*Auszüge aus Bildunterschriften von Webseiten*:
○ ○ ○
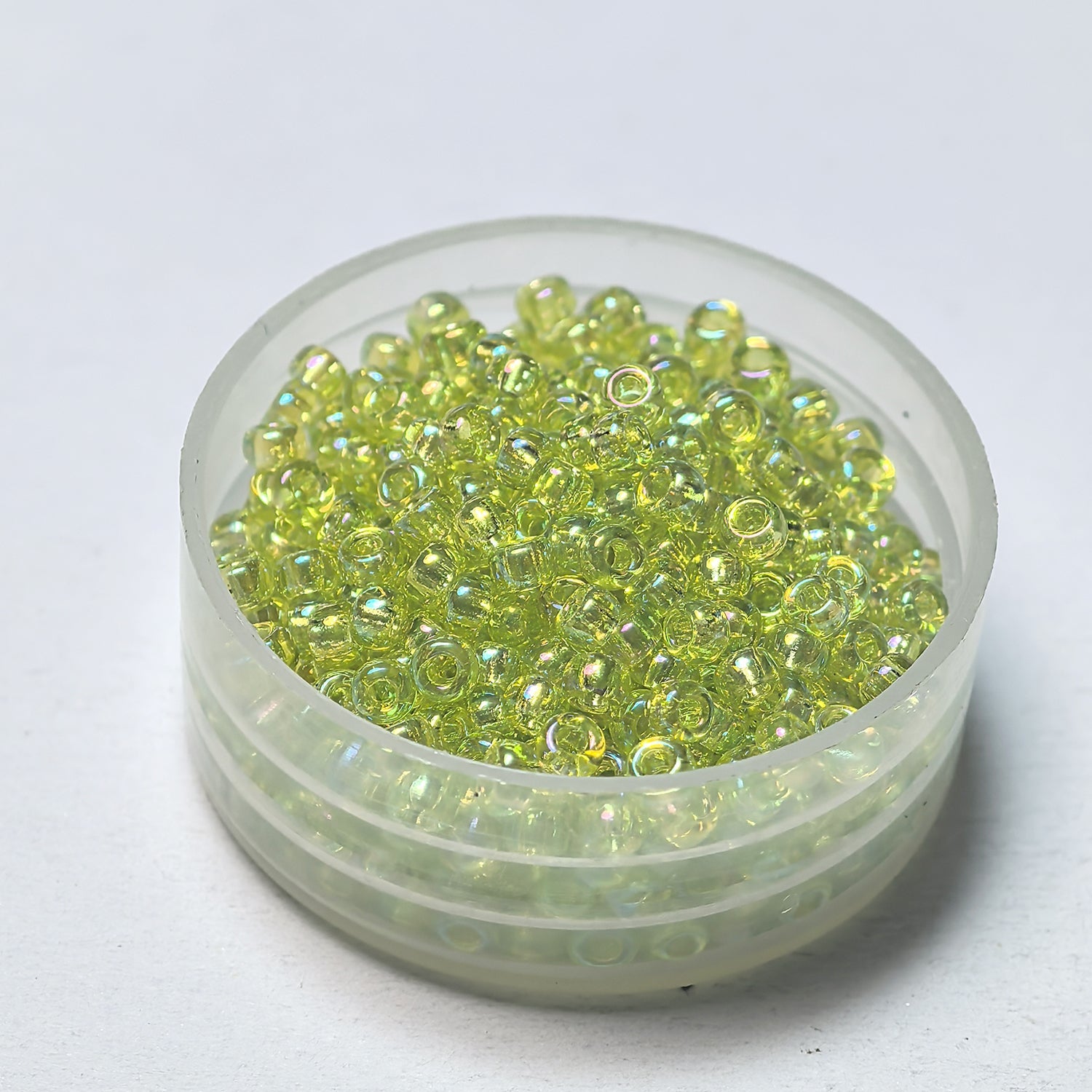 MIYUKI Round Rocailles Seed Beads 11/0 - RR 258 - BEADIFUL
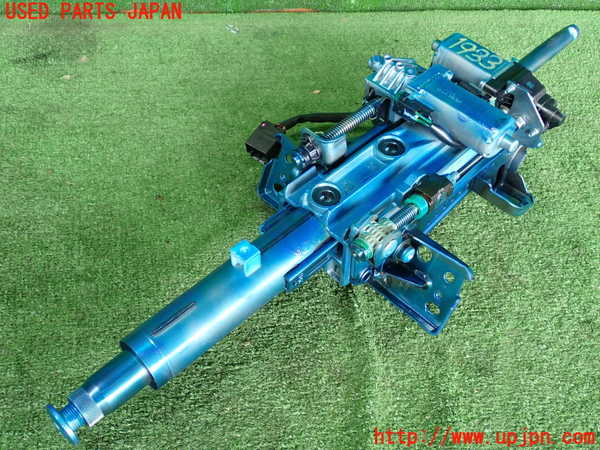 2UPJ-19334260]アウディ・A7 スポーツバック(4GCGWC)ステアリングシャフト 中古_m0001.jpg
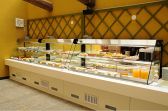 スイーツ ハッピー工場 梅田店の雰囲気3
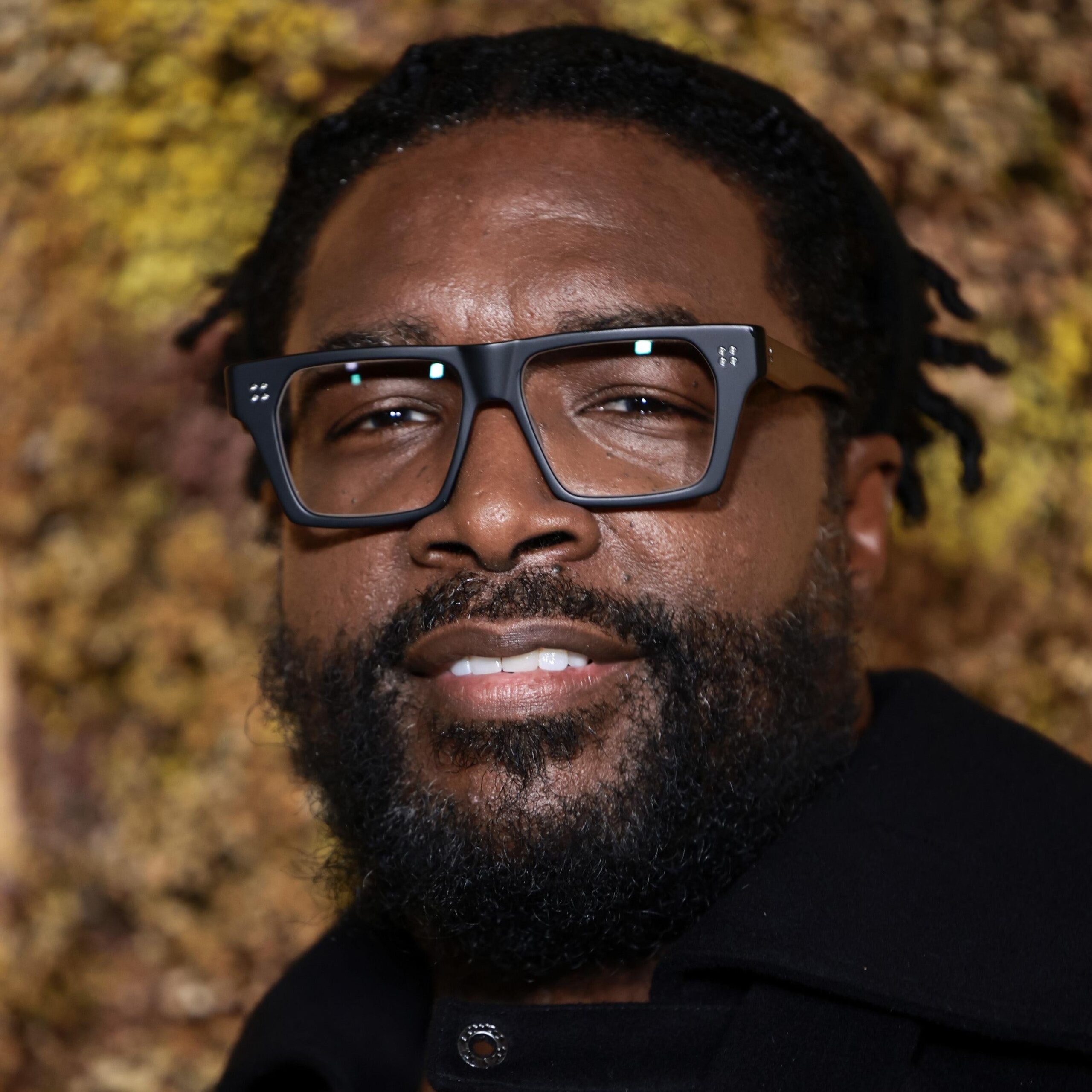 Photo: Amir "Questlove" Thompson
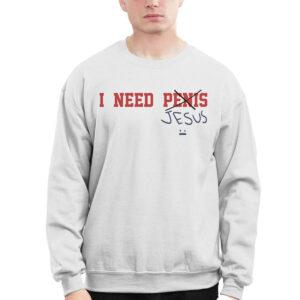 I Need Penis Doja Cat Scarlet Tour Shirt 2 I Need Penis Doja Cat Scarlet Tour USA Shirt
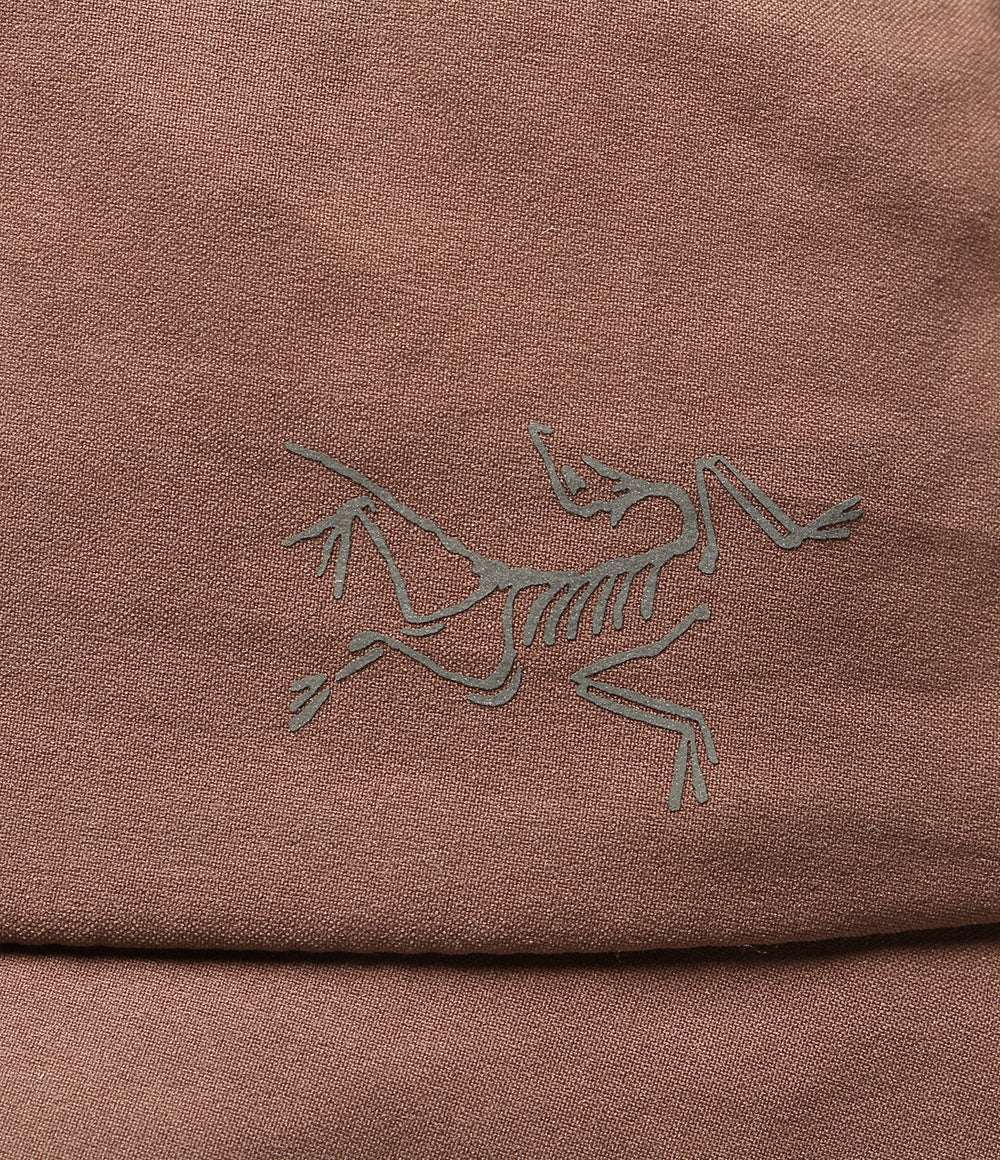 ARC’TERYX×PALACE パレス sinsolo hat レディース SIZE 57cm アークテリクス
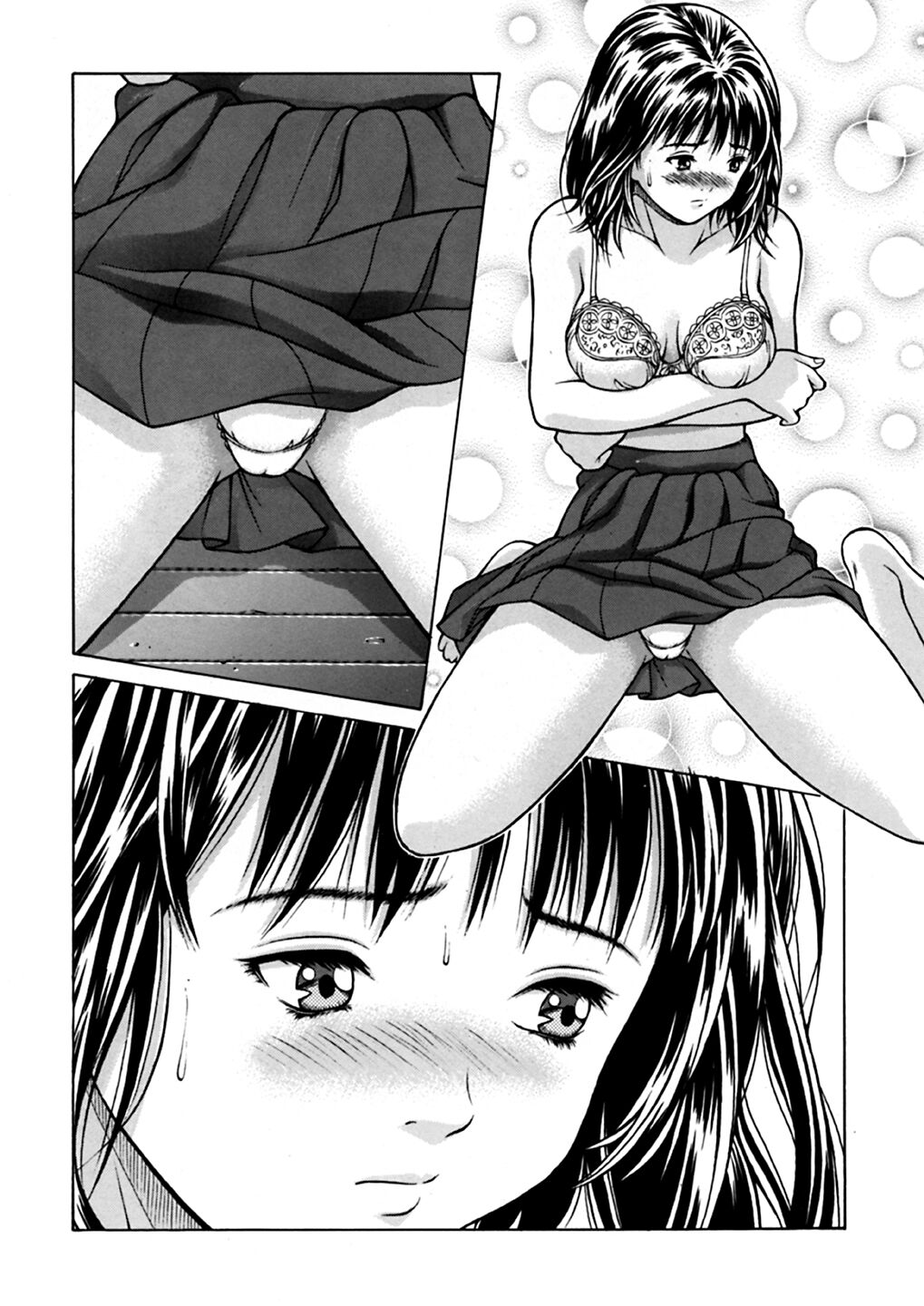 Fuwafuwarin Lotus+ page 4 full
○ ○ ○
*Aufgabe*: Benenne im gesamten Material „Seed Beads“ in „Glass Beads“ um und gib alle Zeilen sonst unverändert wieder. Lass die Bildverweise in deiner Antwort weg.

*Antwortbereich*:
 MIYUKI Round Rocailles Glass Beads 11/0 - RR 258 - BEADIFUL
 2UPJ-19334260]アウディ・A7 スポーツバック(4GCGWC)ステアリングシャフト 中古_m0001.jpg
 スイーツ ハッピー工場 梅田店の雰囲気3
 Photo: Amir "Questlove" Thompson
 I Need Penis Doja Cat Scarlet Tour Shirt 2 I Need Penis Doja Cat Scarlet Tour USA Shirt
 ARC’TERYX×PALACE パレス sinsolo hat レディース SIZE 57cm アークテリクス
 Fuwafuwarin Lotus+ page 4 full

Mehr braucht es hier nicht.